Job 1
Decide whether each statement below agrees with the web scraping page. For each one, answer yes or no and quote the exact words of the page that settle it.
(a) The page says the collected data can be stored as Excel sheets, in CSV format, or in a database.
(b) When api_key is False, the code sets serviceurl to the Google Maps geocoding address.
(c) The XML example imports the ssl module.
Job 2
Reproduce the web scraping page between "api_key = False" and "ctx = ssl.create_default_context()", inclusive, swapping "serviceurl" for "base_url".

Text section
──────────

# Webscraping using python

#### Collecting data from available source on the internet
#### Currently I am able to extract information as required from APIs or websites and store the data in different forms like Excel sheets, CSV format or into a database.

### I am a fan of SpaceX and its great Accomplishments, You will find other two files in the same directory of the file in my gitHub repository containing How to collect data about this company.
#### For an example of API data collection check 'spacex-data-collection-api.ipynb' NoteBook 
#### For an example of Webscraping check 'spacex-webscraping.ipynb' Notebokk

## More Examples

### Extracting data from APIs of forms XML and JSON

##### Using Geo API and extract the required information dealing with XML format


In [2]:
import urllib.request, urllib.parse, urllib.error
import xml.etree.ElementTree as ET
import ssl

api_key = False
# If you have a Google Places API key, enter it here
# api_key = 'AIzaSy___IDByT70'
# https://developers.google.com/maps/documentation/geocoding/intro

if api_key is False:
    api_key = 42
    serviceurl = 'http://py4e-data.dr-chuck.net/xml?'
else :
    serviceurl = 'https://maps.googleapis.com/maps/api/geocode/xml?'

# Ignore SSL certificate errors
ctx = ssl.create_default_context()

──────────

Stored rows

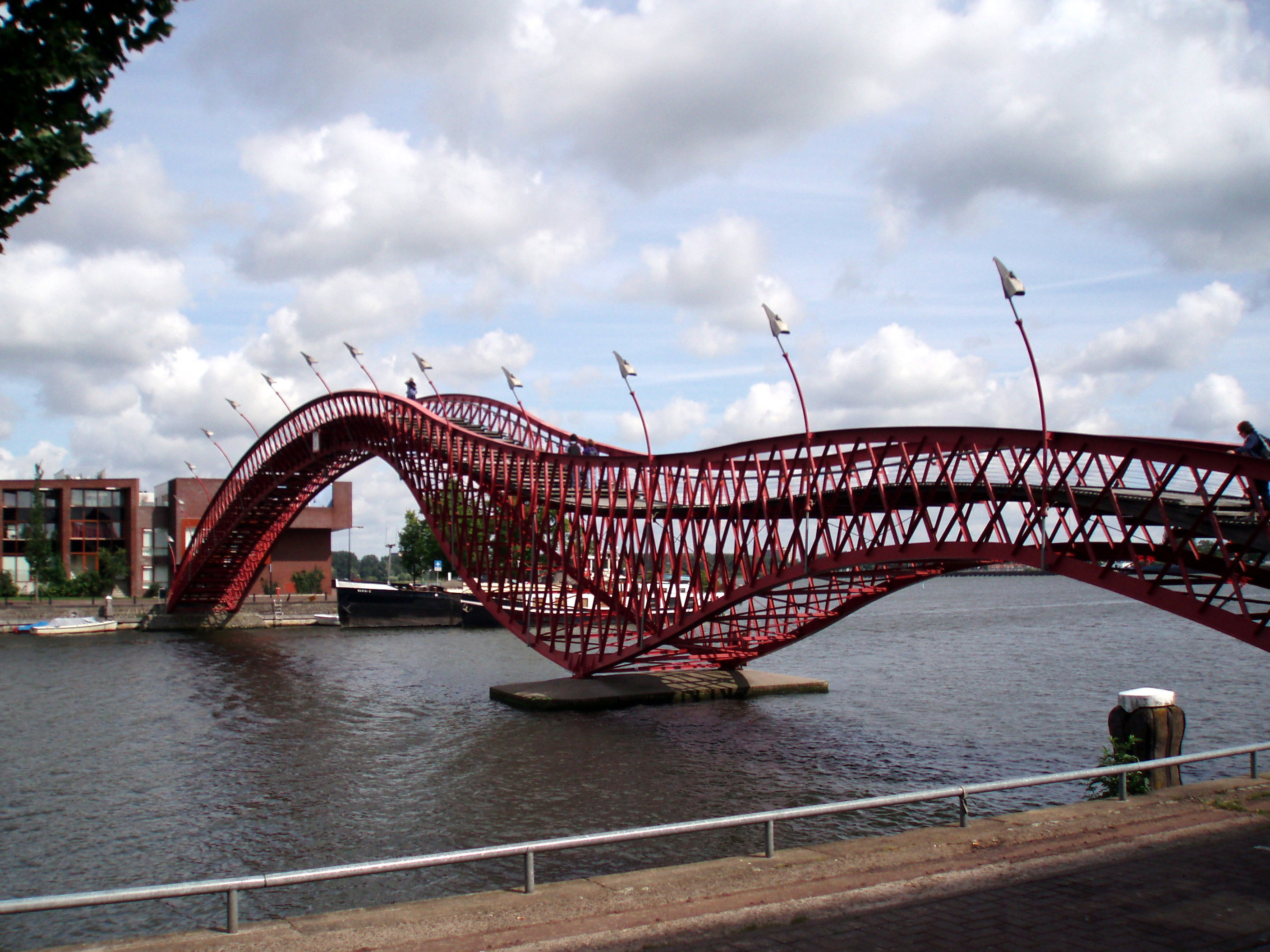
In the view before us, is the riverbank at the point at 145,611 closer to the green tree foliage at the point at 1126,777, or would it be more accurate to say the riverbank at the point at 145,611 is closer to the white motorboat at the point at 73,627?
Result: the white motorboat at the point at 73,627

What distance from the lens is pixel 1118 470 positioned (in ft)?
72.9

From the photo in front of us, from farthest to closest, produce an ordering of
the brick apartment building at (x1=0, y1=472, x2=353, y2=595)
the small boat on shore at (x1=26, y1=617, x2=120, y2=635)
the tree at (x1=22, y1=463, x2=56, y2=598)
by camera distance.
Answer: the brick apartment building at (x1=0, y1=472, x2=353, y2=595) → the tree at (x1=22, y1=463, x2=56, y2=598) → the small boat on shore at (x1=26, y1=617, x2=120, y2=635)

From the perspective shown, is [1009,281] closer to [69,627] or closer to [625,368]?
[625,368]

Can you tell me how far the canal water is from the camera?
2023 cm

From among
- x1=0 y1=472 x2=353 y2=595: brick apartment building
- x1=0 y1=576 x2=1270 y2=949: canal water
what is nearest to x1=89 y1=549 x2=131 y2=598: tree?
x1=0 y1=472 x2=353 y2=595: brick apartment building

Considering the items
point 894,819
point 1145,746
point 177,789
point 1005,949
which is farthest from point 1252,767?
point 177,789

──────────

Written reply 1
(a) Yes: "store the data in different forms like Excel sheets, CSV format or into a database"
(b) No: "serviceurl = 'http://py4e-data.dr-chuck.net/xml?'"
(c) Yes: "import ssl"

Written reply 2
api_key = False
# If you have a Google Places API key, enter it here
# api_key = 'AIzaSy___IDByT70'
# https://developers.google.com/maps/documentation/geocoding/intro

if api_key is False:
    api_key = 42
    base_url = 'http://py4e-data.dr-chuck.net/xml?'
else :
    base_url = 'https://maps.googleapis.com/maps/api/geocode/xml?'

# Ignore SSL certificate errors
ctx = ssl.create_default_context()